If those are static libraries (.a) then you can safely not distribute them - 
nothing uses them at run time.  The only problem you will have is if you 
configure with "--enable-shared" in which case you will end up with clashing 
versions of libbfd.so and friends; the solution is just to not do that.

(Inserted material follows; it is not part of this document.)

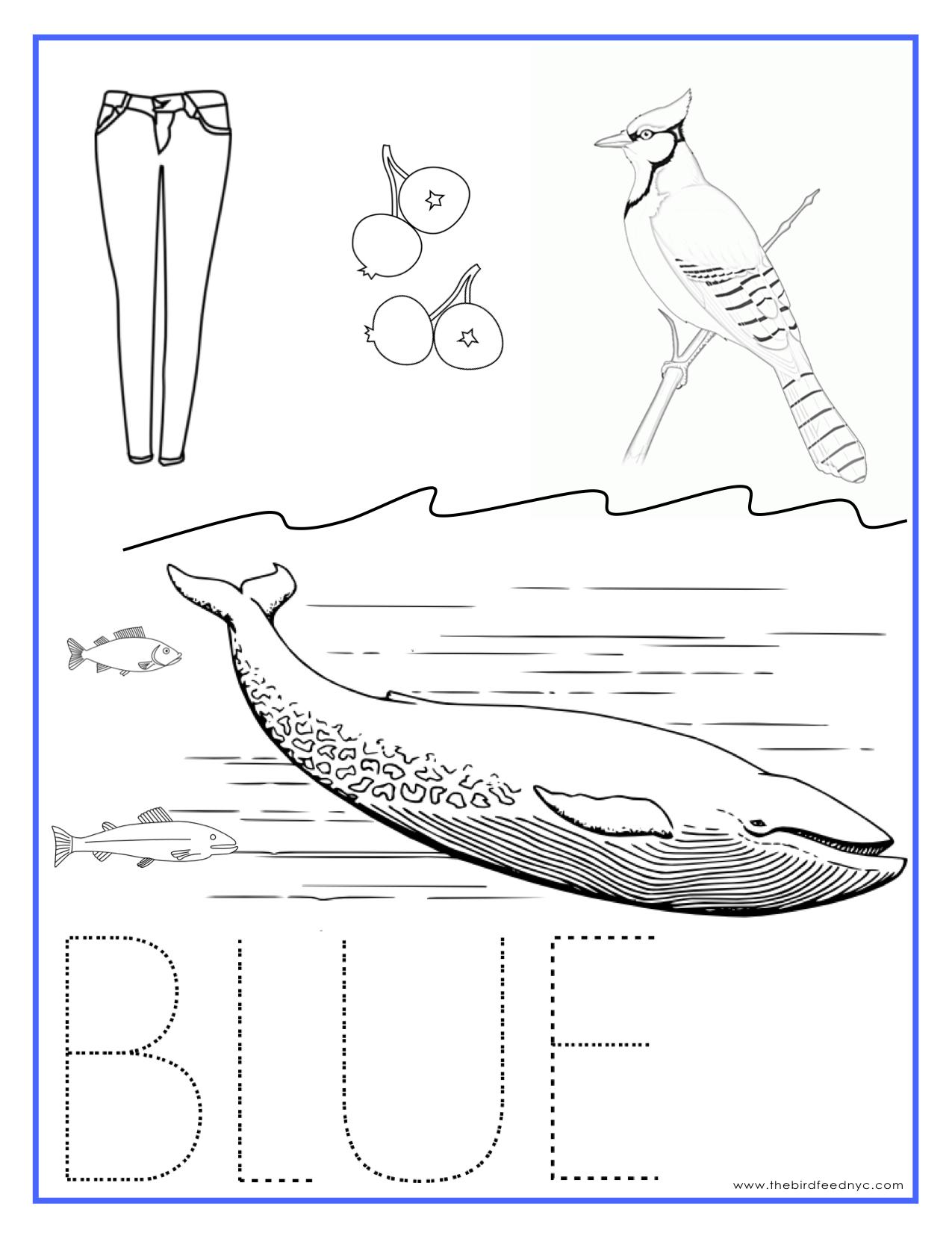 Color Blue Kindergarten Coloring Pages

>| No.  The cross-compiler will look in $PREFIX/arm-linux/include and this is
>| where you should put the headers.
>|
>Just to be sure: that's the right place for the glibc header files too? That
>makes sense to me, because then you can use an other version of the
>c-library for the arm cross-builds.

Yes.

>BTW. Where is libio for?

It provides I/O stream functions.  I think the iostream component of libstdc++ 
rests on it.  The stdio library in C also uses libio but libc contains its own 
copy.

p.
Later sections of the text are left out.